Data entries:
........
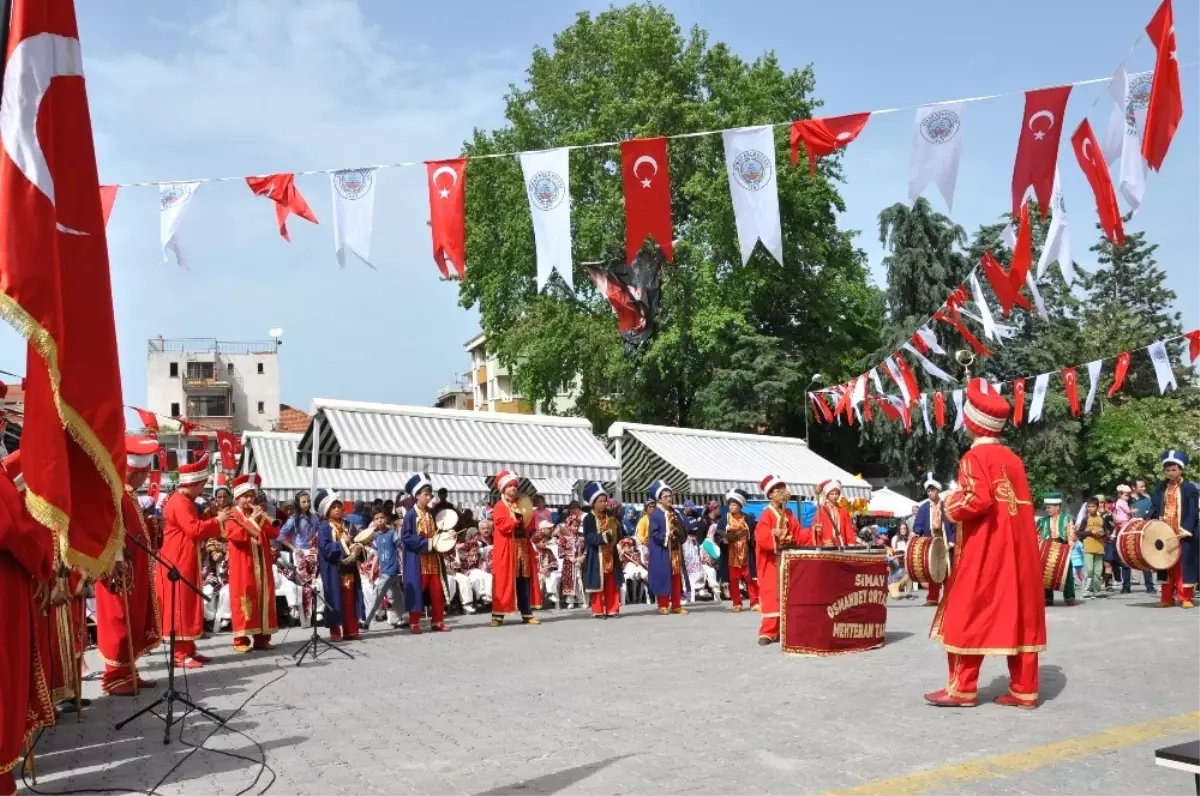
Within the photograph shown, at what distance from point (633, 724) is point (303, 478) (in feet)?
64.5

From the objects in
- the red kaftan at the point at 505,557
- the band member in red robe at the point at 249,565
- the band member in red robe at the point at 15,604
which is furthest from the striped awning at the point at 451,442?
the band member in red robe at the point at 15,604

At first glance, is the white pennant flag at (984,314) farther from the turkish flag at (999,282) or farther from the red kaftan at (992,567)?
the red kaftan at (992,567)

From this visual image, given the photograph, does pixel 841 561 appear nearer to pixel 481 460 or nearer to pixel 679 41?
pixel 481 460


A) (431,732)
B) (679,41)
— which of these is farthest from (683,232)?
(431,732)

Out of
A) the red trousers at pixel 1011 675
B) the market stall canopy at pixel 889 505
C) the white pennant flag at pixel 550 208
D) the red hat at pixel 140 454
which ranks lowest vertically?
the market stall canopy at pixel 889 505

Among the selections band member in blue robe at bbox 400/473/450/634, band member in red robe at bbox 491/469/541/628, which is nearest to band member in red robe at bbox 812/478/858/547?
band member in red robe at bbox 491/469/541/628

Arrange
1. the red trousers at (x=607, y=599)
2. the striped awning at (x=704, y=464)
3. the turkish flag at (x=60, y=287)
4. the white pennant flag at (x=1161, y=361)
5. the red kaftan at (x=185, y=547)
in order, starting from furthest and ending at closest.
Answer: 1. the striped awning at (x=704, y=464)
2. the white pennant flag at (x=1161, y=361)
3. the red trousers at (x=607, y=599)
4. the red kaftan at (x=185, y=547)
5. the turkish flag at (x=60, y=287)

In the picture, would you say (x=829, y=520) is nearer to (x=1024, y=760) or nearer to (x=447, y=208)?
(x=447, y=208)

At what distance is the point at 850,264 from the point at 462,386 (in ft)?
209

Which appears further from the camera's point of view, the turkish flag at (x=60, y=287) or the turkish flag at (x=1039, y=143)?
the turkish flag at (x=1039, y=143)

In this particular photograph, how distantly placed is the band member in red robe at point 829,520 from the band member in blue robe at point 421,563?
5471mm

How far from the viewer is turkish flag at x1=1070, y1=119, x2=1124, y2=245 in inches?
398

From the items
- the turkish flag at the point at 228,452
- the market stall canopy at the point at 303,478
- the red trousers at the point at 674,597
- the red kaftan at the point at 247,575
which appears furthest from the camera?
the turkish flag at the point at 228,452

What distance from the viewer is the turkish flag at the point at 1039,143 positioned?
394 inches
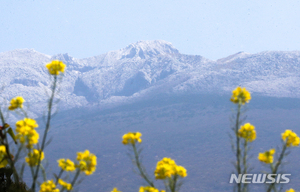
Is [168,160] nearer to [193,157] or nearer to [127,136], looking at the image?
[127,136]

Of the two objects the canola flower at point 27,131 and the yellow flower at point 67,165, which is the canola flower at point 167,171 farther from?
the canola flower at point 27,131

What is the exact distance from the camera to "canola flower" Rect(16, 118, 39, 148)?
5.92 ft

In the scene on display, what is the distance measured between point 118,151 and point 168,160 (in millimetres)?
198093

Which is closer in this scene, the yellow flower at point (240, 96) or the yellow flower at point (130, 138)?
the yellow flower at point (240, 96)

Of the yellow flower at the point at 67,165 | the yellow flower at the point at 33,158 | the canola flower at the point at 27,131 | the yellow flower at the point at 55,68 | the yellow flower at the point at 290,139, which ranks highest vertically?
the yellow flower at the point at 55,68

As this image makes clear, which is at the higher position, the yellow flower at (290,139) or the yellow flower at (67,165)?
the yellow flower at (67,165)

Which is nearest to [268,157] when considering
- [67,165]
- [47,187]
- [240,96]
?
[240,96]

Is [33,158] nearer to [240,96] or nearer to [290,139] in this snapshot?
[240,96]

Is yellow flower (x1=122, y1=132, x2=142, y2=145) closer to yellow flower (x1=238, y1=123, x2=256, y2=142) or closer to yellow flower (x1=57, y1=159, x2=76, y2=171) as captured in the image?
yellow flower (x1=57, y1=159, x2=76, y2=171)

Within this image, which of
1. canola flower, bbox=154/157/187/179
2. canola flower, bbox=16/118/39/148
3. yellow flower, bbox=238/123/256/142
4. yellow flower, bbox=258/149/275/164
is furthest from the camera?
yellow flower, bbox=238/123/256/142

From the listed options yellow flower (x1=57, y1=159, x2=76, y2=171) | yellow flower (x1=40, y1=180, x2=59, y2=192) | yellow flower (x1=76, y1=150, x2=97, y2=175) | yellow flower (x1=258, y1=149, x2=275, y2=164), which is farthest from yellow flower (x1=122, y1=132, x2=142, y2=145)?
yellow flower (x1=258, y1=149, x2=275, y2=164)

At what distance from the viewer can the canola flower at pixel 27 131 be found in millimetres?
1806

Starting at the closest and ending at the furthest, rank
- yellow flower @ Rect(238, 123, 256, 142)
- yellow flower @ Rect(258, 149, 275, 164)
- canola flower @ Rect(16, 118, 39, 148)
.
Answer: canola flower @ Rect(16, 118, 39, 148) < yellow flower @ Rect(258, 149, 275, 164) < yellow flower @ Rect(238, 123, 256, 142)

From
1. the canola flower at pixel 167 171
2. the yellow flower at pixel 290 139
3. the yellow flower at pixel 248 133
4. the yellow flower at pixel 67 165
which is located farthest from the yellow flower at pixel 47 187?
........
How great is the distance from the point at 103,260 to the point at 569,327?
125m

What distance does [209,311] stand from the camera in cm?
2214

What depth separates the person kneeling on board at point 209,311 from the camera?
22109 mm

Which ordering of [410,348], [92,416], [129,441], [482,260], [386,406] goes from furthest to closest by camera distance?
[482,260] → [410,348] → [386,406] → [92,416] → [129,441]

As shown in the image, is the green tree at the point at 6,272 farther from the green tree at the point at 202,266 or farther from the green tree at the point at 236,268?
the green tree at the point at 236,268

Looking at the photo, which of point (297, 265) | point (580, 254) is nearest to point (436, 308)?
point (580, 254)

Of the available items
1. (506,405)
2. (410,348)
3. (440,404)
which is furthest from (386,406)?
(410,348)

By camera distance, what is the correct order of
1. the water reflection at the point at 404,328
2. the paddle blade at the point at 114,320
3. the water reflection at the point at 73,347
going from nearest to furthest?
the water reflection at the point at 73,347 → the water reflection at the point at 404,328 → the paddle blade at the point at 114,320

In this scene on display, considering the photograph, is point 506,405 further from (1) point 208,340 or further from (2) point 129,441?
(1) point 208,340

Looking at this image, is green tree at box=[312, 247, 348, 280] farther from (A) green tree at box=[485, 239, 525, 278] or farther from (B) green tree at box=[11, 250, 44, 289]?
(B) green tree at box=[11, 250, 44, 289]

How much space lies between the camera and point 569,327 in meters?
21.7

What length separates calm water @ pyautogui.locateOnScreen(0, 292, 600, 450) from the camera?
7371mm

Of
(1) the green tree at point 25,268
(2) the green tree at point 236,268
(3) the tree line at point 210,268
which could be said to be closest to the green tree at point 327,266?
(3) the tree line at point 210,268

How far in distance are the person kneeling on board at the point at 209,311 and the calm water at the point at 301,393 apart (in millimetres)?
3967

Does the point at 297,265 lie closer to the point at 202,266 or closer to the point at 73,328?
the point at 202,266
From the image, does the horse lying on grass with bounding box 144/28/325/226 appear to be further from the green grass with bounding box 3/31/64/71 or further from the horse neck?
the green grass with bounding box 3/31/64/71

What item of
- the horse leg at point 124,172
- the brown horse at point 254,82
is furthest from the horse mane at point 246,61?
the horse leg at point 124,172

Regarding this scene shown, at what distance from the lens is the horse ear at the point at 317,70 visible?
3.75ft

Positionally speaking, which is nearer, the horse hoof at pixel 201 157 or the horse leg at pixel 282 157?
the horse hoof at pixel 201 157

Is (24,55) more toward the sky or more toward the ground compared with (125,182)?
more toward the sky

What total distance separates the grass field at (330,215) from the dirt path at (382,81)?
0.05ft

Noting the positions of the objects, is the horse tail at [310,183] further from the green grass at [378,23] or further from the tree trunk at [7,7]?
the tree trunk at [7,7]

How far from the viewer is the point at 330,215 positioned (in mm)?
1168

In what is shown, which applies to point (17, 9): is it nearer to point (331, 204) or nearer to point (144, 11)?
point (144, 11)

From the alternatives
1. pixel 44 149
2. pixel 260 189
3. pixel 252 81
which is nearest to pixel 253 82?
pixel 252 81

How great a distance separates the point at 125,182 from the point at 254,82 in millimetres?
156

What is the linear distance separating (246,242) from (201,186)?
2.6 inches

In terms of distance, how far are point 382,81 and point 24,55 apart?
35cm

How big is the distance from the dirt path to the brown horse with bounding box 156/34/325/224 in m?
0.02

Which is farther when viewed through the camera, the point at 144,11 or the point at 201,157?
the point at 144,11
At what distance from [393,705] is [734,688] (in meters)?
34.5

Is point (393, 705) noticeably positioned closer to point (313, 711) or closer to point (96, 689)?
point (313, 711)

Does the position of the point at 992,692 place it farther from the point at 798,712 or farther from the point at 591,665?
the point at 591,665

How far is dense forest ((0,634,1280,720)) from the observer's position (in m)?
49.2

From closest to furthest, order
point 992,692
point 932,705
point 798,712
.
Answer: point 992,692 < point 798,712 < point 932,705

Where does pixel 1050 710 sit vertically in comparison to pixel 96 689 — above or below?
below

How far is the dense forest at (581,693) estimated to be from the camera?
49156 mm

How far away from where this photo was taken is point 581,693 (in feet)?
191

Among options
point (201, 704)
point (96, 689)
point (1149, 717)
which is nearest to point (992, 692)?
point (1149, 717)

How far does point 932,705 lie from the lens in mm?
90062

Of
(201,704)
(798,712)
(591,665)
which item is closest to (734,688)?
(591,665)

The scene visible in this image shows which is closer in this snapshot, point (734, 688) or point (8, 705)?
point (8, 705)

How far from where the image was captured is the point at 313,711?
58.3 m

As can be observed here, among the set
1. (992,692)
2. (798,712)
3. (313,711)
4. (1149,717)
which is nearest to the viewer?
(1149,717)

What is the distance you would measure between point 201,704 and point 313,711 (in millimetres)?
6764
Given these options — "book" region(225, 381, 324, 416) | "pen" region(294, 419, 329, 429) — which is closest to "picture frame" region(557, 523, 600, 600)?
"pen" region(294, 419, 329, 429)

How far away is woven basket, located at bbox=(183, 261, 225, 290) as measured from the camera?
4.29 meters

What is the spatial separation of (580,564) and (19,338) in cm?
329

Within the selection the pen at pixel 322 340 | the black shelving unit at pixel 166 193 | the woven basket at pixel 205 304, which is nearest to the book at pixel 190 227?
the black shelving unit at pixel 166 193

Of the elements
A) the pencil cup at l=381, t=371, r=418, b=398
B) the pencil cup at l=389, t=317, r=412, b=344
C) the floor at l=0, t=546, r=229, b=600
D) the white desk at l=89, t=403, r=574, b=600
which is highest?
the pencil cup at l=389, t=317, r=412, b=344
........
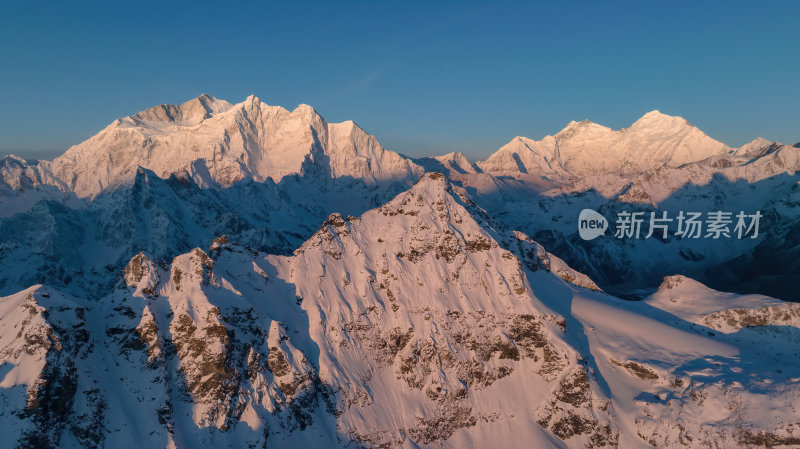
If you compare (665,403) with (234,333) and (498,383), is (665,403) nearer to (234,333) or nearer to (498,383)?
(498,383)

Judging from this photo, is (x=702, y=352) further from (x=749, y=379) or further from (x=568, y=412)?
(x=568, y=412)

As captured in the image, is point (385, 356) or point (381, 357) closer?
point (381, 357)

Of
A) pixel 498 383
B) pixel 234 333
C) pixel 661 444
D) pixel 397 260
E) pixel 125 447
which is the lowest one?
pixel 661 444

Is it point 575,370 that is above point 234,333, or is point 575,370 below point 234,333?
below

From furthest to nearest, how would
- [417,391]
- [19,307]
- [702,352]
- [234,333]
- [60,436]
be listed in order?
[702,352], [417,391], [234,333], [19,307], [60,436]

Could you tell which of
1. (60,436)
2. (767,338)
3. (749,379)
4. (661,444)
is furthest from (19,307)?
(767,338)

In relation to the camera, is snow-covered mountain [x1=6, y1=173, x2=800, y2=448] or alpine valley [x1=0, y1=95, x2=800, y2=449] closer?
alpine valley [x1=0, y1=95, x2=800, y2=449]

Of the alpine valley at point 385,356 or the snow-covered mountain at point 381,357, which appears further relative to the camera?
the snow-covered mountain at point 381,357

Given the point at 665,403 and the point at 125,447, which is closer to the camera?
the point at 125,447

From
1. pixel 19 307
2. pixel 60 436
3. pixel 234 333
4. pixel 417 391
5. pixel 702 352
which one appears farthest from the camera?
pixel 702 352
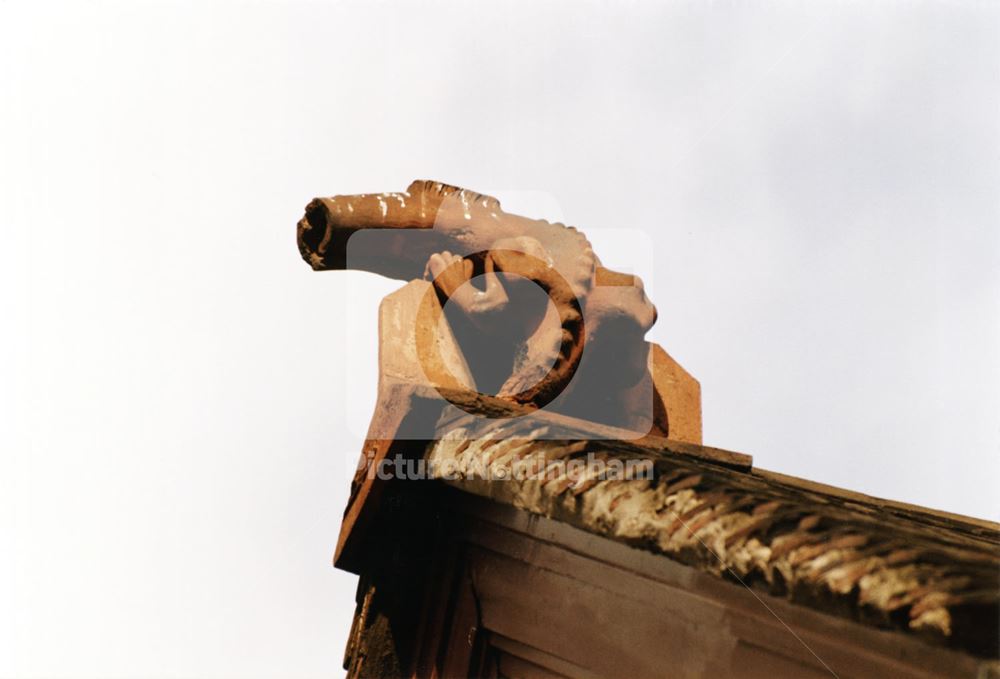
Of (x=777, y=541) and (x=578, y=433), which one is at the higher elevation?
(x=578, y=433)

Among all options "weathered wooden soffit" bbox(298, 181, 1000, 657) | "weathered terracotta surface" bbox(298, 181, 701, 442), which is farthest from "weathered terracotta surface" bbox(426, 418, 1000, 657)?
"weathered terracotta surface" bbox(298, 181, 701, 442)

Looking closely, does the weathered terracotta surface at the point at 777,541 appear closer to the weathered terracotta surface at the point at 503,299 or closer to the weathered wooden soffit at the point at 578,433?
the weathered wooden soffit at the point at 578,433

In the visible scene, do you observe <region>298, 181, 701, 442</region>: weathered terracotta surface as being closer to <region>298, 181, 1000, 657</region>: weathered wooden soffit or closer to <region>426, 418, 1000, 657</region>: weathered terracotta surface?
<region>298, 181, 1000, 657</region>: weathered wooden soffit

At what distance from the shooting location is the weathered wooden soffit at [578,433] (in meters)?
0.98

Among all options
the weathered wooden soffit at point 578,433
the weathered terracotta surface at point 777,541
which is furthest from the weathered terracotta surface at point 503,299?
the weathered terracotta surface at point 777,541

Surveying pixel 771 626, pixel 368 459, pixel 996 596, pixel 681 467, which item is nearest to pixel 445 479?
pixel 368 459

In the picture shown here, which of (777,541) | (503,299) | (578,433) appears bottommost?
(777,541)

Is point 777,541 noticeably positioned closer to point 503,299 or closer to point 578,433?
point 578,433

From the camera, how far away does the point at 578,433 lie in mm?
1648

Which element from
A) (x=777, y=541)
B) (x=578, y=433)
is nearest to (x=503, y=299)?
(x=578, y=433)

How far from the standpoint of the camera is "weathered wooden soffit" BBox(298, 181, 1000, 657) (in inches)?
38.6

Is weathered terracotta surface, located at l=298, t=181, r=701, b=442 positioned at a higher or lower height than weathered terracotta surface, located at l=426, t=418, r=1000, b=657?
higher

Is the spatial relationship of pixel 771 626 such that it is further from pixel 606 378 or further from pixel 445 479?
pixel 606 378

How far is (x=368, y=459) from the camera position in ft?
........
### The task
Locate every line in the records above that contains the string "located", and copy each of those lines in full.

### In response
which is located farthest from the yellow flower at pixel 47 187?
How far away is woven basket, located at bbox=(183, 261, 225, 290) as measured from the camera?
Is weathered terracotta surface, located at l=298, t=181, r=701, b=442 positioned at a higher or lower height than weathered terracotta surface, located at l=426, t=418, r=1000, b=657?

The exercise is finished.